I haven't said a word to them and for that i feel guilty. and obviously it was all negative. I felt like it was all targeted to me. it wasn't but i felt like the dart board.
on that night, I sat in the room with stale air. the chair was hard and uncomfortable. he said i was making him uncomfortable so I crawled to the bed and curled in a little ball hoping it would all go away. the bed was soft and he was cuddle-able. though I didn't plan for the actions yet I knew full well that it would happen. I wanted it, but i didn't. all at once I was torn in many directions but the attraction pulled me far more intensely. the fear of my future and the strong pull to make him rid of my worries. in a sense i was using him, but I was being used. his voice was accented to an eastern state, foreign and enticing. I wanted all of it and knew fully what I was getting myself into. But nothing was being drown out, everything got louder. it was all clear and the consequences where unfolding with every movement.

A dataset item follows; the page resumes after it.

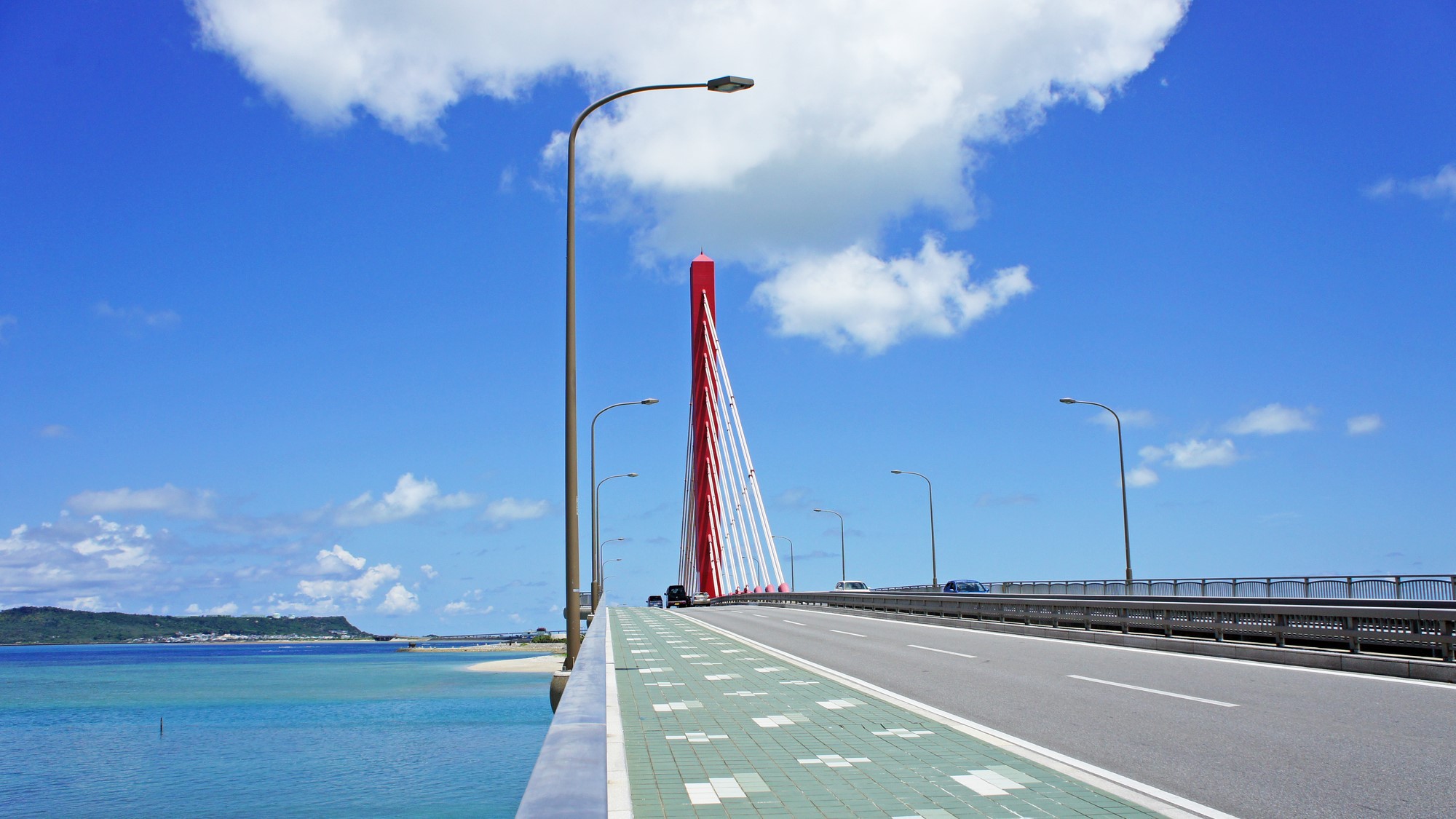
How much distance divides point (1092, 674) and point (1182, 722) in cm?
490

What really helped was the conversations. the sex was short and not note-worthy. it was sex. It needed to happen because I knew that it would. even without the act I had cheated. I let it happen. but the following conversations was what relieved my pain and my dark and unknown future. I wanted the moment to never end. I got dressed the next moment and sat on the edge of the bed but all I wanted was to be wrapped in his beautifully scripted stories and get lost in his warm voice.